In our case, the pleural effusion was transudative in both of 2 fluid analyses. Nevertheless, the effusion did not respond to high dose loop diuretics, even after signs of pulmonary congestion had cleared. The effusion was also refractory to 3 cycles of melphalan/prednisolone chemotherapy. The effusion recurred rapidly with daily drainage averaging 1 L/day. Refractoriness of transudative effusion to conventional therapy warrants further discussion. The development of transudative effusion indicates that the integrity of pleural membranes is mostly intact.13) Therefore, it is conceivable that impaired pleural fluid absorption is a contributing mechanism. The presence of mesothelial stomata, intercellular openings, and rich networks of submesothelial lymphatics and blood vessels identify parietal pleura as the principal drainage system of the pleural space.14) Blockage of these drainage components by amyloid deposit could lead to the loss of its ability to remove fluid. However, increased fluid secretion is the principal underlying abnormality in the genesis of most effusions, even if obstruction of fluid drainage co-exists.15) One candidate mediator for altered pleural secretion might be VEGF, which enhances permeability of vascular and mesothelial barriers.5)16) VEGF increases capillary and venular leakage by opening the endothelial intracellular junctions and by inducing fenestration development in endothelia.5) Additionally, VEGF increases microvascular permeability by enhancing the activity of vesicular vacuolar organelles, through which macromolecules extravasate.17) Increased VEGF levels have been observed in both the serum and pleural fluid from patients with malignant and non-malignant pleural effusions.6) Although a role of VEGF has been emphasized mostly in exudative effusions,5) it is conceivable that VEGF might also contribute to formation of transudative effusion via the mechanisms cited above.5)17)

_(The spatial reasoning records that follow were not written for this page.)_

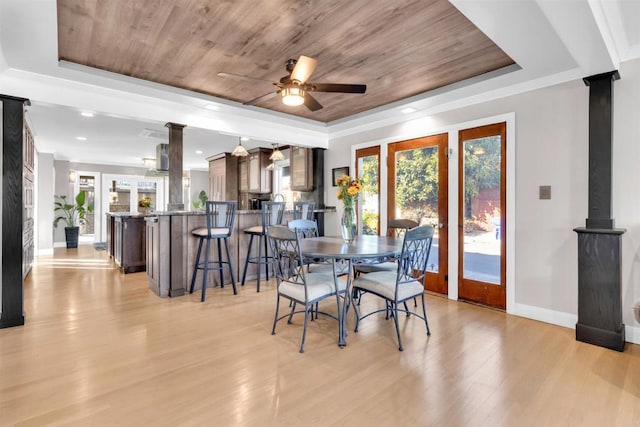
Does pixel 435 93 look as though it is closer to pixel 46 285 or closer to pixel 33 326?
pixel 33 326

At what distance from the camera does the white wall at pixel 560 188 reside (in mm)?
2641

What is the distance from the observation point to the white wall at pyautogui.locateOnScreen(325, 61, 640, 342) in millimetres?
2641

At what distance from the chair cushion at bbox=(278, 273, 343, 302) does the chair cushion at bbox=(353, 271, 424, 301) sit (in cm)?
28

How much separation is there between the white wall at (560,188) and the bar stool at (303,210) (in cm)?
247

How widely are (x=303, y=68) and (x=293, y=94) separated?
0.88 ft

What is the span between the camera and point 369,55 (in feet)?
9.37

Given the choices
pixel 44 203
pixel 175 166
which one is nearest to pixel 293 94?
pixel 175 166

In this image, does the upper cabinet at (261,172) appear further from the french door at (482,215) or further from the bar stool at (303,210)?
the french door at (482,215)

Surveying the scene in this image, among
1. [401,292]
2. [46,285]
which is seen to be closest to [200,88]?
[401,292]

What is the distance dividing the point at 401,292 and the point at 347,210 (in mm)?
947

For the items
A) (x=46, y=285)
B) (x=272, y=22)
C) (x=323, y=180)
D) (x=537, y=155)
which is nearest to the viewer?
(x=272, y=22)

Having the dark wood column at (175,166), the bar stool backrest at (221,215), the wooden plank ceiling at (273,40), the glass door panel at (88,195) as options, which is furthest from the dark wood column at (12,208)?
the glass door panel at (88,195)

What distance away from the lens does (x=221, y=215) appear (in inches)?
159

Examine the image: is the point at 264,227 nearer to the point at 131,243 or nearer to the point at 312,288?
the point at 312,288
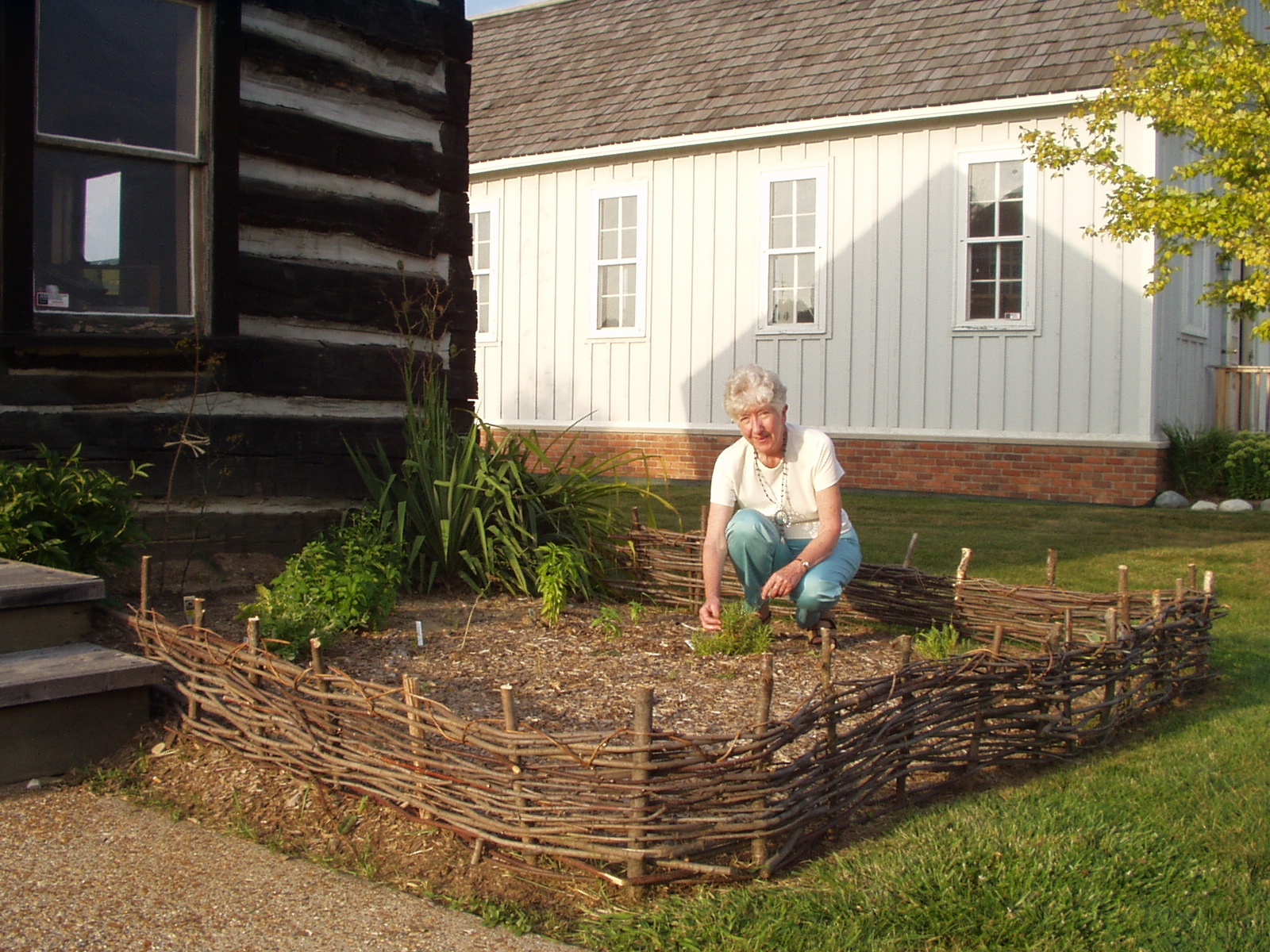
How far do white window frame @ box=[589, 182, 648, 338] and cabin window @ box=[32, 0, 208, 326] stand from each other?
920 centimetres

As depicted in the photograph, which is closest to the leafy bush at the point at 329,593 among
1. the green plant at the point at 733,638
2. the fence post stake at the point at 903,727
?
the green plant at the point at 733,638

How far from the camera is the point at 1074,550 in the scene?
27.8 ft

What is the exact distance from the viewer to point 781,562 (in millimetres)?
5105

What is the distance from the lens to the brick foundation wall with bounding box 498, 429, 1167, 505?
11516mm

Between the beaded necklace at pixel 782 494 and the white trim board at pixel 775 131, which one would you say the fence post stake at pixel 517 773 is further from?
the white trim board at pixel 775 131

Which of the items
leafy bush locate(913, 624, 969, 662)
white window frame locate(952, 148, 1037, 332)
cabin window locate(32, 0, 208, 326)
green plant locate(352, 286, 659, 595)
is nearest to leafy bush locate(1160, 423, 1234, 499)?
white window frame locate(952, 148, 1037, 332)

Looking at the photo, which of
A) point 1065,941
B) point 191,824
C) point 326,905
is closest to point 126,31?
point 191,824

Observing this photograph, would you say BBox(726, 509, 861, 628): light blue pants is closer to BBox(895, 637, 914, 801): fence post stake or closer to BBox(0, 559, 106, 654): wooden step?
BBox(895, 637, 914, 801): fence post stake

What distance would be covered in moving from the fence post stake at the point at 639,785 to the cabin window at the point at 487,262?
506 inches

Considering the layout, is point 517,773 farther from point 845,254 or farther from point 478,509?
point 845,254

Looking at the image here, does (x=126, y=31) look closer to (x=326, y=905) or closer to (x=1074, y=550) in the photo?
(x=326, y=905)

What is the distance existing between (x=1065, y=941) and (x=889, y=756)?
84cm

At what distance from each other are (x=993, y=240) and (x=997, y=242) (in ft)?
0.17

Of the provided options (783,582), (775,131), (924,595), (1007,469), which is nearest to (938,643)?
(924,595)
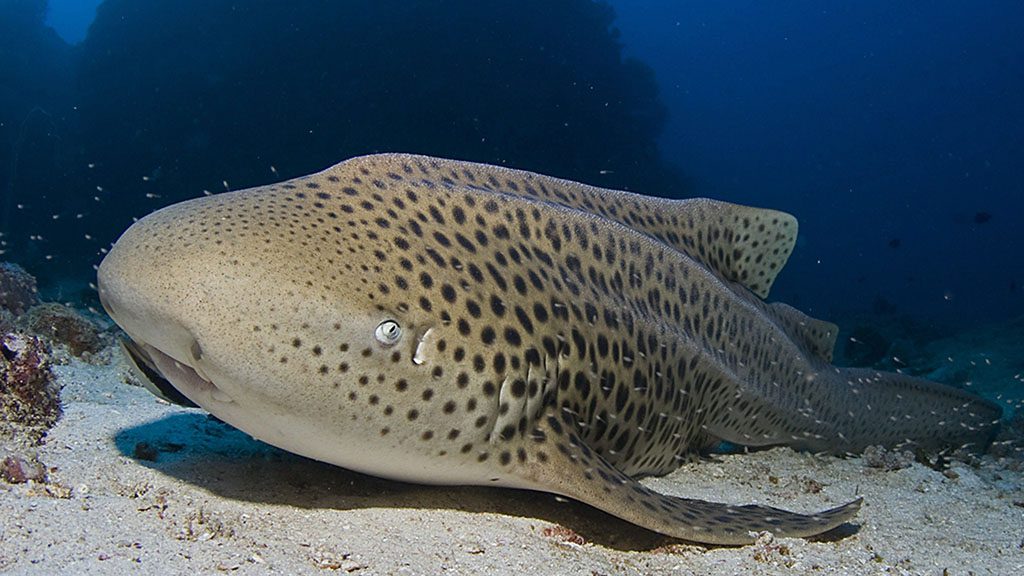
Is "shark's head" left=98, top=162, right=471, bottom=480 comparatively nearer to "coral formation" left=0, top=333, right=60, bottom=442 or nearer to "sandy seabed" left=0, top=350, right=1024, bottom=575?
"sandy seabed" left=0, top=350, right=1024, bottom=575

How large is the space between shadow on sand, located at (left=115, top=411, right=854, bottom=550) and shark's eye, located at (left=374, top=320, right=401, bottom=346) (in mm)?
880

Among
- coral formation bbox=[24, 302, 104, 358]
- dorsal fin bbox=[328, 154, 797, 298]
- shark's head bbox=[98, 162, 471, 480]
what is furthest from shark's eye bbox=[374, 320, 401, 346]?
coral formation bbox=[24, 302, 104, 358]

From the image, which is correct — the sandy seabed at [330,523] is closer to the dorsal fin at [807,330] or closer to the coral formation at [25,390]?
the coral formation at [25,390]

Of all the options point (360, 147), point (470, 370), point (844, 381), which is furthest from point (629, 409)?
point (360, 147)

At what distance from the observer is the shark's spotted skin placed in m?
2.85

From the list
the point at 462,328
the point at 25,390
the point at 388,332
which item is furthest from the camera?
the point at 25,390

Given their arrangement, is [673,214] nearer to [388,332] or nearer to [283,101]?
[388,332]

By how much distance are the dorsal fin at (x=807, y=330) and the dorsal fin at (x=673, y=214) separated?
0.93ft

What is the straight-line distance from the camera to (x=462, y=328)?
340cm

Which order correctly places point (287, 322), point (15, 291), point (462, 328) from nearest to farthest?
point (287, 322) → point (462, 328) → point (15, 291)

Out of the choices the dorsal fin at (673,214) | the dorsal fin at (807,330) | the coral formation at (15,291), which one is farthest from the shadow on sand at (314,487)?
the coral formation at (15,291)

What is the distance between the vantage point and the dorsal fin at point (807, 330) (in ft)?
21.3

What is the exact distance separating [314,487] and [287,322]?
111 centimetres

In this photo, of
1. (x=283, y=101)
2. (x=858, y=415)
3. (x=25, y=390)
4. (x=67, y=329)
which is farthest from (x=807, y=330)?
(x=283, y=101)
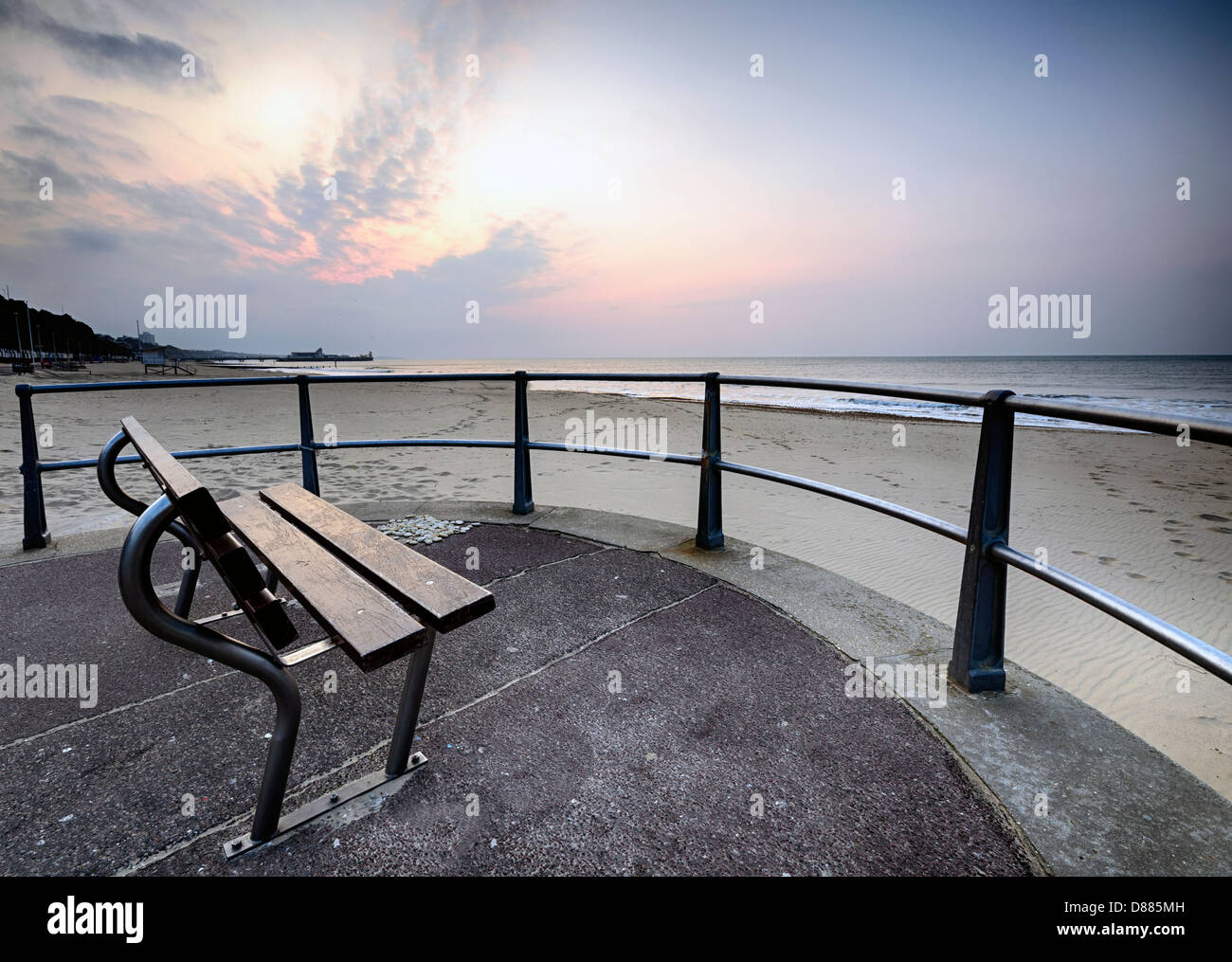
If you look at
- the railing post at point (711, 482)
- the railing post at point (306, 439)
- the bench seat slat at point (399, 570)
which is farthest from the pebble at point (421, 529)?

Management of large pleural effusion in primary (AL) amyloidosis is a challenging task. Aggressive diuresis or invasive measures like repeated thoracentesis, pleurodesis, and thoracoscopic interventions have only limited efficacy and risk potential adverse effects. Recently, with increasing appreciation of the vital role of VEGF in the formation of pleural effusion, strategic targeting inhibition of VEGF activity is being employed as an alternative measure for managing refractory effusions. In a case report published in 2005, bevacizumab, an anti-VEGF antibody, successfully reduced pleural effusion for the first time in a patient with primary AL cardiac amyloidosis.7) Following this report, 4 cases of successful management of refractory pleural effusions with bevacizumab were described in patients with primary systemic amyloidosis.8) In the present case, recurrence of large pleural effusions was not affected by chemotherapy, but the amount of effusion was remarkably reduced after introduction of bevacizumab therapy. It is unlikely that this benefit was due to the reduction of oncotic pressure, because the degree of nephrosis and proteinuria remained similar throughout the follow-up. Regarding the safety issue, bleeding complications or venous thrombosis were not observed in this patient. Aggravations of proteinuria or heart failure were other concerns, but neither were observed. Thus, bevacizumab therapy improved the pleural effusion in this patient, and appeared clinically beneficial. However, the duration of observations presented in this report was relatively short, and further follow-up will be needed to assess the effect of the therapy. For patients with similar overall clinical presentations, prospective studies are necessary to define the role of bevacizumab. This case, together with previous reports,7)8) suggests the potential of bevacizumab therapy as a novel strategy in patients with systemic amyloidosis and refractory pleural effusions who have few management options.